For a few tight seconds, I think it’s impossible; that too much has passed between us for this to work, but Monk is an artist first. Maybe I offered the one thing that could make him set aside his resentment, at least long enough to do Dessi justice, because the tight mask his face has been every time I’ve seen him since that last night eases.

At least long enough to show me the man I fell for. The man I broke.

After a moment, he extends his hand to me. “Truce.”

With a grin, I accept, and the simple contact steals my breath just like it did all those years ago the night we met. A familiar strike of lightning. An irrepressible spark.

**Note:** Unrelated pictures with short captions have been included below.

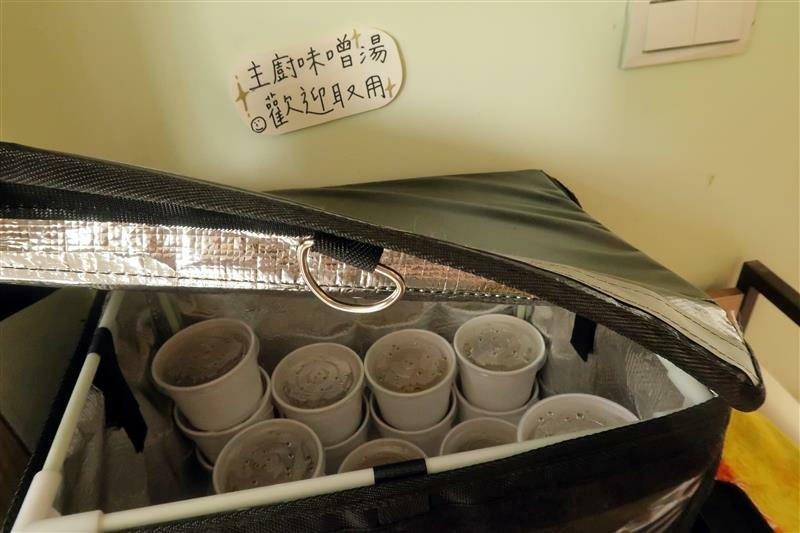 南港 健康餐盒 BONNE SANTE  双得健康餐盒 005.jpg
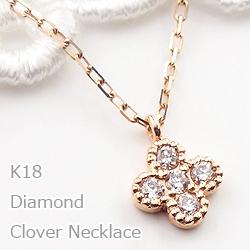 ネックレス レディース クローバー ネックレス ペンダント ダイヤモンドネックレス 18金 K18 ネックレス 四葉のクローバー クリスマス プレゼント xmas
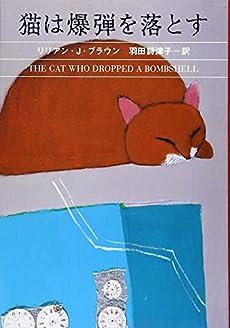 猫は爆弾を落とす (ハヤカワ・ミステリ文庫)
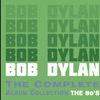 Never Gonna Be the Same - Bob Dylan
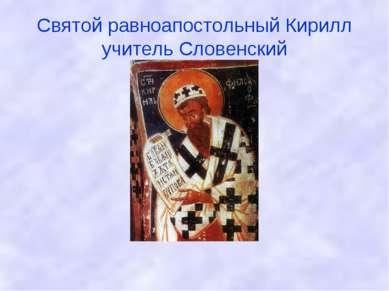 Святой равноапостольный Кирилл учитель Словенский
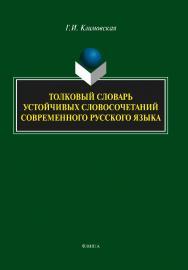 Толковый словарь устойчивых словосочетаний современного русского языка ISBN 978-5-9765-1978-7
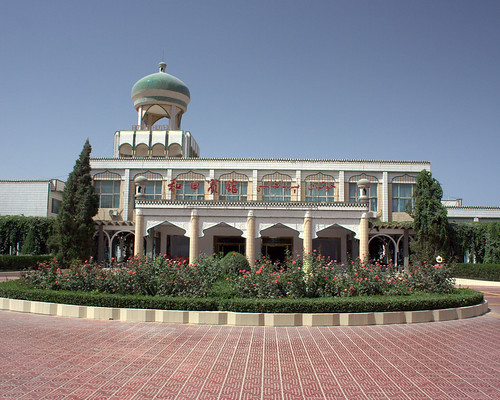 Our Hotel in Hotan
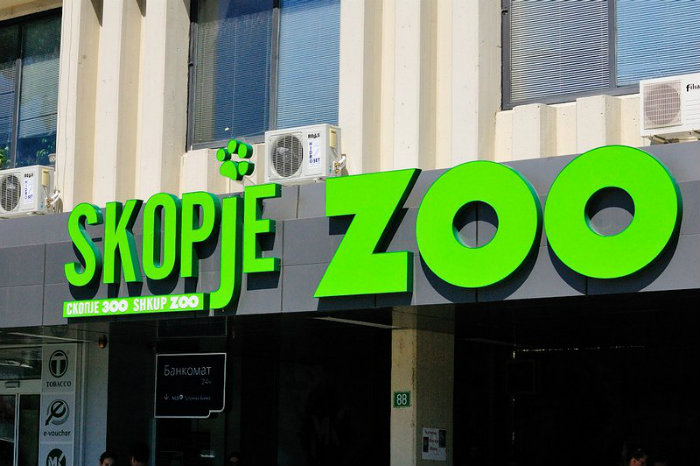 Бомба пронајдена во Зоолошката градина во Скопје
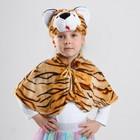Карнавальный костюм «Тигруша», шапка, пелерина, р. 28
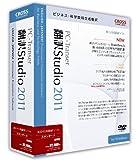 PC-Transer翻訳スタジオ 2011 スタンダード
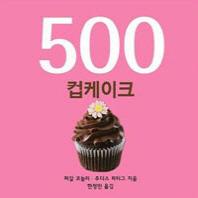 500 컵케이크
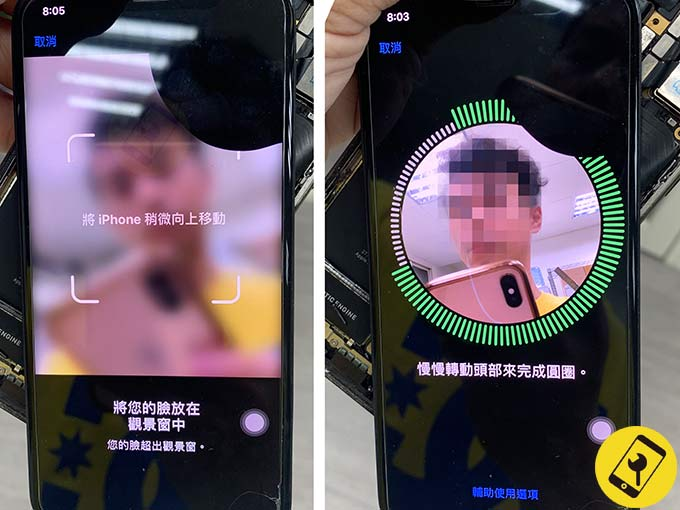 iPhone Face ID 維修 故障 無法使用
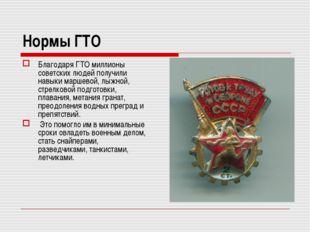 Нормы ГТО Благодаря ГТО миллионы советских людей получили навыки маршевой, лы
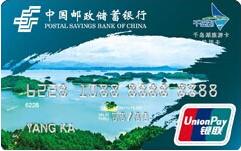 邮储千岛湖旅游联名信用卡(银联,人民币,普卡)_邮储信用卡参数-金投信用卡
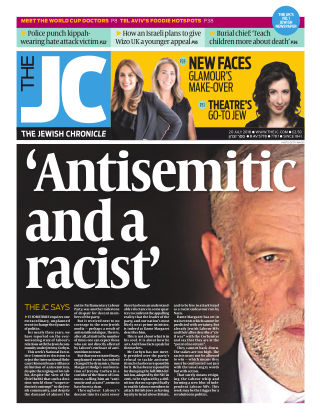 The Jewish Chronicle 20th July 2018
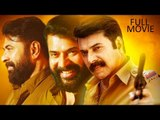 Malayalam Full Movie 2016 | Megastar Mammootty  Action Thriller Movie | Full Comedy Malayalam Movie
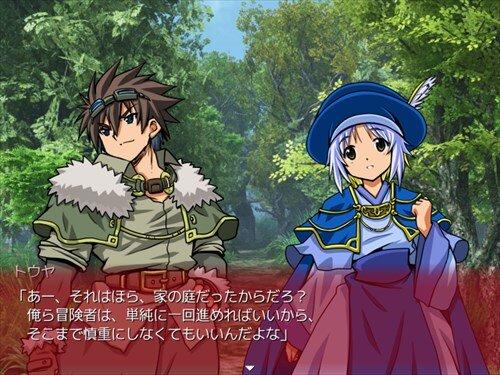 魔法使いの夢現 Game Screen Shot1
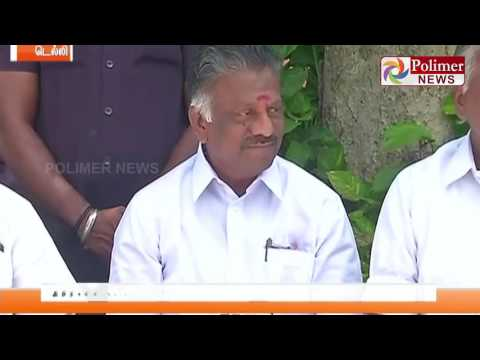 OPS requests EC to fasten the verdict on TTV Dhinakaran for malpractices | Polimer News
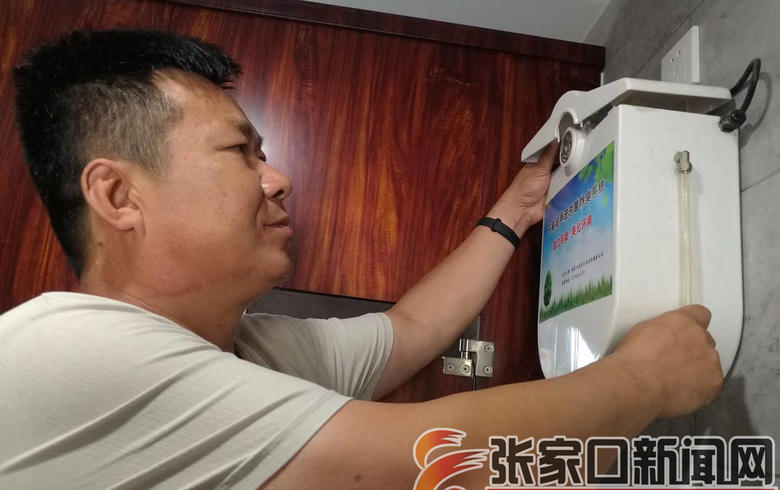 朱小林:修補儲糞罐30載的匠人
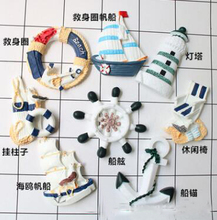 Nautical Theme Shell  Resin Accessories Mobile Phone DIY Material Refrigerator Stickers Home Decoration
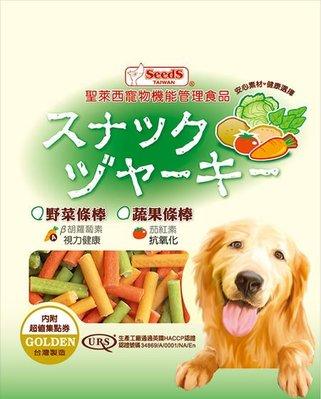 【愛狗生活館】聖萊西黃金系列-黃金野菜條棒280g【特價含集點卷160元】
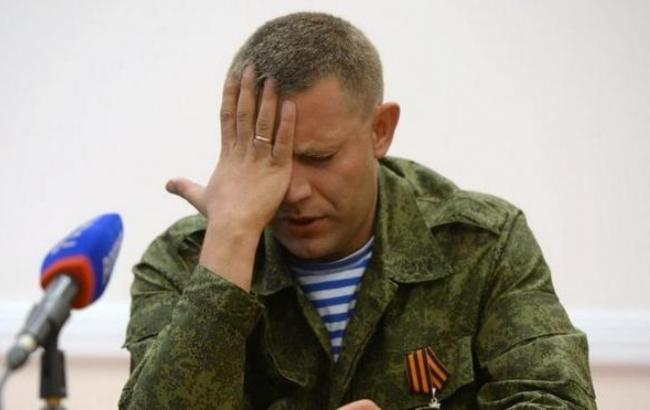 """Український військовий потролив ватажка """"ДНР"""""""
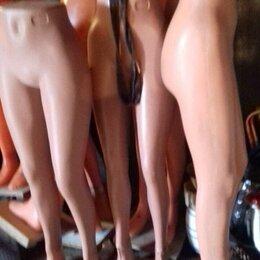 Манекены - Манекен ноги женские, 0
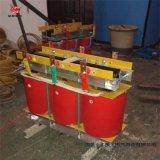 SBK-100KVA三相大功率隔离变压器大电流加热专用自耦变压器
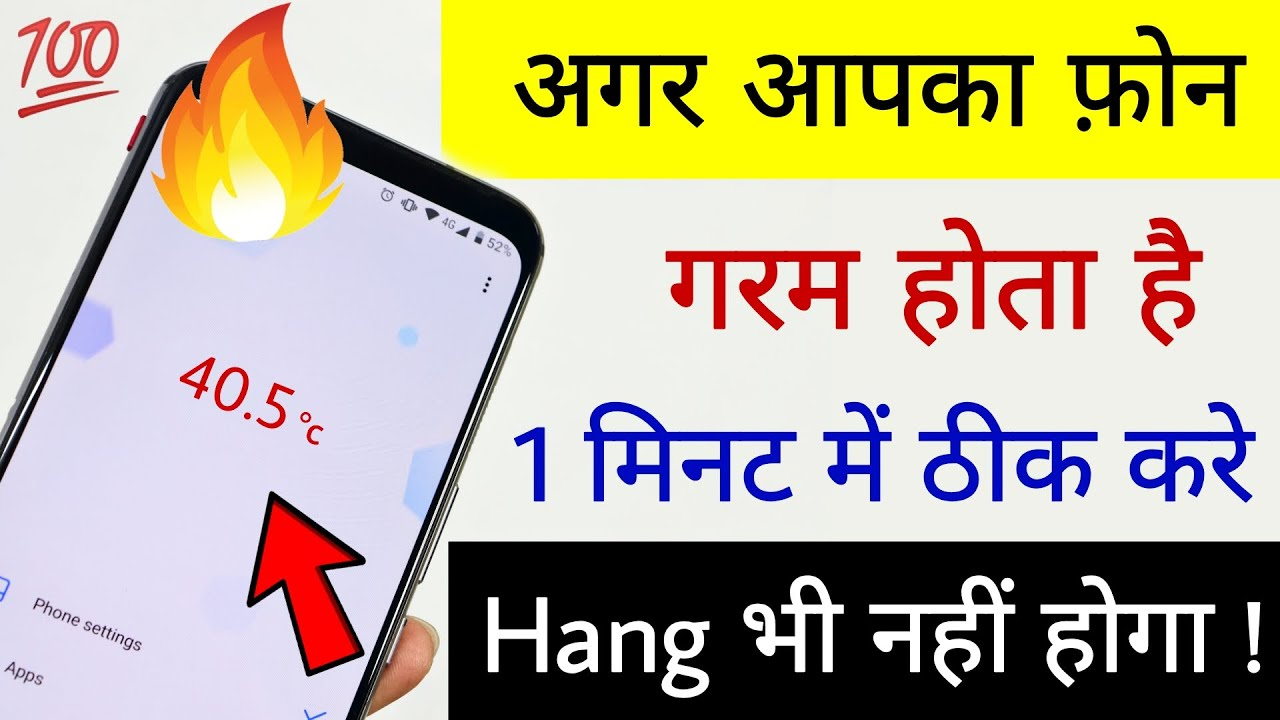 Phone Heating And Hang Solution Permanently 100% Working Method 2021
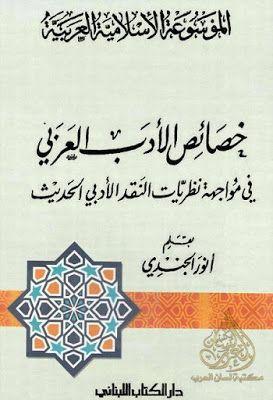 خصائص الأدب العربي في مواجهة نظريات النقد الأدبي الحديث أنور الجندي Blog Posts Arabic Calligraphy Blog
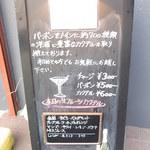 Bar Agit - バーボンをメインに約700種類の洋酒と豊富なカクテル☆♪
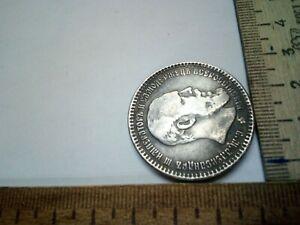 1894 Russian Silver 1 Ruble, Alexander III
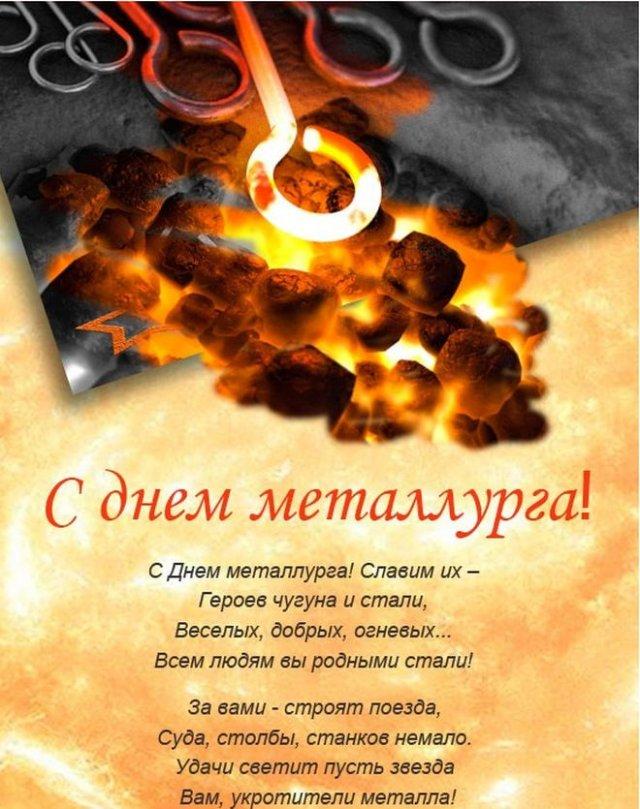 красивые открытки на день металлурга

His eyes catch mine, the only acknowledgment that he feels it, too.

“Looks like you guys are making peace in here,” Canon says, watching us from the kitchen entryway, his gaze bouncing between Monk and me.

“All good.” Monk drops my hand and sports that now-familiar smirk. “I’mma bounce, but I’ll get you my thoughts on vocalists for some of the stuff we’ll need.”

“Alright.” Canon fist-bumps his friend and watches him leave before turning back to me. “The two of you gonna be able to pull this off without killing each other?”

“Guess so.” I shrug and let out a humorless laugh. “At least I think now we’re going to try.”

Canon doesn’t quite look convinced, and I can’t blame him because, even though I feel a little lighter as I drive home, neither am I.